Arauz était un ancien ministre de Cor­rea, il a 36 ans et est appe­lé le “fils pro­digue” de la “Révo­lu­tion citoyenne”. Peux-tu me racon­ter ta ren­contre avec lui ? 

Ma ren­contre avec Arauz date, en réa­li­té, de 2014. Lors d’une mani­fes­ta­tion à Qui­to, un ami com­mun nous avait pré­sen­té. Déjà, à l’époque, mal­gré son jeune âge, j’avais été frap­pé par sa capa­ci­té d’homme d´État et sa grande connais­sance de cer­tains dos­siers éco­no­miques ain­si que par son humi­li­té. Lorsque je l’ai inter­viewé le jour de l’élection à Qui­to, ces deux qua­li­tés sont res­sor­ties, et m’ont rap­pe­lé ce sou­ve­nir de 2014. Il n’y a aucun doute qu’Andrés Arauz est en capa­ci­té de diri­ger l’Équateur. C’est un homme d’État, un tech­no­crate dans le bon sens du terme, qui a un véri­table plan de gou­ver­ne­ment et sau­ra le mener à bien. Après le trau­ma­tisme de la tra­hi­son de Lenin More­no, cer­tains ont peur d’un nou­veau coup de poi­gnard dans le dos de la Révo­lu­tion citoyenne. Ce ne sera pas le cas avec Arauz qui est un éco­no­miste très mar­qué à gauche.

Les élec­tions du second tour pré­vu pour le 11 avril connaît des sérieux rebon­dis­se­ments. Peux-tu nous expli­quer les dif­fé­rentes étapes de cette mau­vaise saga politico-judiciaire ?

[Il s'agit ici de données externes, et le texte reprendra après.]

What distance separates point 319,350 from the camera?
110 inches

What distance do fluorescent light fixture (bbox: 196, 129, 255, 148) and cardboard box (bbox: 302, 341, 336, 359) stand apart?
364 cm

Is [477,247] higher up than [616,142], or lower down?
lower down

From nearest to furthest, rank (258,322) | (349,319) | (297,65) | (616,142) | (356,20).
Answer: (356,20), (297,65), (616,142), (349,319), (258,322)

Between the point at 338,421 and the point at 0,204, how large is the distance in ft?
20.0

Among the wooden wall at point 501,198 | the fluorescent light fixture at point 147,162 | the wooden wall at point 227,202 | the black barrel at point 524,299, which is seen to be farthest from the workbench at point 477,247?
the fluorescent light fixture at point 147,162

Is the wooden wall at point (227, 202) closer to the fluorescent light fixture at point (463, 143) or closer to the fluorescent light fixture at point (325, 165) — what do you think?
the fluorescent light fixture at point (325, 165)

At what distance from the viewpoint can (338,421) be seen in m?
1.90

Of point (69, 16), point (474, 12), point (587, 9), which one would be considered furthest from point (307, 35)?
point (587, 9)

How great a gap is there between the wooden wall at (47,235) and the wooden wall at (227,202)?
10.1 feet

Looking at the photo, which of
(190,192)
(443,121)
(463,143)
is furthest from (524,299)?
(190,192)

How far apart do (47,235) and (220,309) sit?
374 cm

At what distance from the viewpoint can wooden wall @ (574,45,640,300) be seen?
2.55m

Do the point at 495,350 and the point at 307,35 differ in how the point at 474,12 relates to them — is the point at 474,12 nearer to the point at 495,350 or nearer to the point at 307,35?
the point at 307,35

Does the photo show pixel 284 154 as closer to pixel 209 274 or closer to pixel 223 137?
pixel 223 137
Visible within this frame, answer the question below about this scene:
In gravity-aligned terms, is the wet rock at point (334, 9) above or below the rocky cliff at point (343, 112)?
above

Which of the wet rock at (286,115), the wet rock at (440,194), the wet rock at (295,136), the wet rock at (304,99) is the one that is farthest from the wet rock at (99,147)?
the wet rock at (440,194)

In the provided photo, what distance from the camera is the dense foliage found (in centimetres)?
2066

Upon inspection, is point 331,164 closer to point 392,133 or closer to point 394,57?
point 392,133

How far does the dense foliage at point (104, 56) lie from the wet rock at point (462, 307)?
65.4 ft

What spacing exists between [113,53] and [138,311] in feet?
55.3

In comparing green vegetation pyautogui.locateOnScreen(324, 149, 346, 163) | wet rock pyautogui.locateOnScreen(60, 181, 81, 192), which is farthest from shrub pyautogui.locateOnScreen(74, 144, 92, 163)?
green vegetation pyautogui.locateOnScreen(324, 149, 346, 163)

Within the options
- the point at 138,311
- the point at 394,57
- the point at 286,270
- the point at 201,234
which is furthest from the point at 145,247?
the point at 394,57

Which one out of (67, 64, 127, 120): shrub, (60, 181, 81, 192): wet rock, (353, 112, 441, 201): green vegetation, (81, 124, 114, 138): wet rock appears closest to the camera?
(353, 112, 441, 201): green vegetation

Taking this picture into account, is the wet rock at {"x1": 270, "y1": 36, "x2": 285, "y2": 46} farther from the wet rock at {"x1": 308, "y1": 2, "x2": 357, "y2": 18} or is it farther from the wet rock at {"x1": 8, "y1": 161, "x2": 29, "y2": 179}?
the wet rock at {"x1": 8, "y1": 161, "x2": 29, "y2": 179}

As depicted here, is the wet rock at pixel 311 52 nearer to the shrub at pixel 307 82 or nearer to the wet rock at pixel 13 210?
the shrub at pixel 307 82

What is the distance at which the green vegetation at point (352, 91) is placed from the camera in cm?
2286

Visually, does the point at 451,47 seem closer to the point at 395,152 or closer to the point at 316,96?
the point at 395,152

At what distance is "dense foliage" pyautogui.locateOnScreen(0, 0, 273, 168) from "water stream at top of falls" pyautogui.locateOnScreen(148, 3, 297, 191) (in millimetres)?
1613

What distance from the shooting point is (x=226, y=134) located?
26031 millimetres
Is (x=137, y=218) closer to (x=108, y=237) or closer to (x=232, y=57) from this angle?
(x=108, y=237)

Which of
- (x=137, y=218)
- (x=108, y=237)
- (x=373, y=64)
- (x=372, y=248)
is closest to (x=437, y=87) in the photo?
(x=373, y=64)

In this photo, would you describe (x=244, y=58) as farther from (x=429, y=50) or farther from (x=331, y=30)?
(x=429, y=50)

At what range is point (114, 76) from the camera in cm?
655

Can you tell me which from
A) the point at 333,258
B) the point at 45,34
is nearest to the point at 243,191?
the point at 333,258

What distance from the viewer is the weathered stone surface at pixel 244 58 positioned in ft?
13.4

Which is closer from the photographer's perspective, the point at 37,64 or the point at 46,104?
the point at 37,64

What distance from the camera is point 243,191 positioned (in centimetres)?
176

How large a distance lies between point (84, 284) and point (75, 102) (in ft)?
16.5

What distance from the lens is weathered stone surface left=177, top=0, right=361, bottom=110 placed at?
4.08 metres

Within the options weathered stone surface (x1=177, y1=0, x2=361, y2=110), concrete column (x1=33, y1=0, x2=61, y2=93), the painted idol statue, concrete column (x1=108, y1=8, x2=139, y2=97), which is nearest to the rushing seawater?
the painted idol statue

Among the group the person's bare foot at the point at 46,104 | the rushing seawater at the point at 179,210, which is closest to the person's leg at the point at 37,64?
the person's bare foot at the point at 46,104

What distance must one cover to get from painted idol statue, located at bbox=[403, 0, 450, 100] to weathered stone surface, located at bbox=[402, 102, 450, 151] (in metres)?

Un son­dage de l’entreprise Per­files de Opi­nion mon­traient qu’à la veille des élec­tions, 58% des équa­to­riens jugeaient « mau­vaise » ou « très mau­vaise » la ges­tion du Conseil Natio­nal Elec­to­ral (CNE), l’organisme char­gé d’organiser les élec­tions. Cet orga­nisme n’est pas neutre. Sa pré­si­dente est membre de Pacha­ku­tik, le par­ti de Yaku Per­ez. Par­mi les auto­ri­tés élec­to­rales, on trouve aus­si des per­son­na­li­tés proches de la droite. Rap­pe­lons aus­si que le Tri­bu­nal des litiges élec­to­raux a ouvert une enquête contre quatre des cinq auto­ri­tés du CNE.

Alors que les résul­tats étaient très ser­rés entre Guiller­mo Las­so et Yaku Per­ez, le CNE a déci­dé de publier des résul­tats inter­mé­diaires pla­çant le can­di­dat de Pacha­ku­tik devant le ban­quier. Ce qui a, bien évi­dem­ment, entrai­né une ziza­nie et des soup­çons de fraude lorsque ce der­nier est repas­sé devant. Après avoir déci­dé de manière illé­gale un recomp­tage des voix lors d’une réunion entre deux can­di­dats (sur 16), le CNE est reve­nu sur cette déci­sion. Désor­mais, le pou­voir judi­ciaire est ren­tré dans la par­tie. Le par­quet vient d’ordonner la sai­sie de la base de don­nées du CNE. Or cette ins­ti­tu­tion de l’État est celle qui a per­mis l’instauration des per­sé­cu­tions judi­ciaires contre les Cor­reistes, avec des visées émi­nem­ment poli­tiques. Voir que le par­quet, res­pon­sable du Law­fare en Équa­teur, entend désor­mais s’immiscer direc­te­ment dans la course élec­to­rale et s’imposer à la volon­té popu­laire est très inquié­tant. Il va fal­loir conti­nuer de suivre avec atten­tion la situa­tion en Équa­teur, car c’est la démo­cra­tie qui est main­te­nant en jeu dans ce pays andin.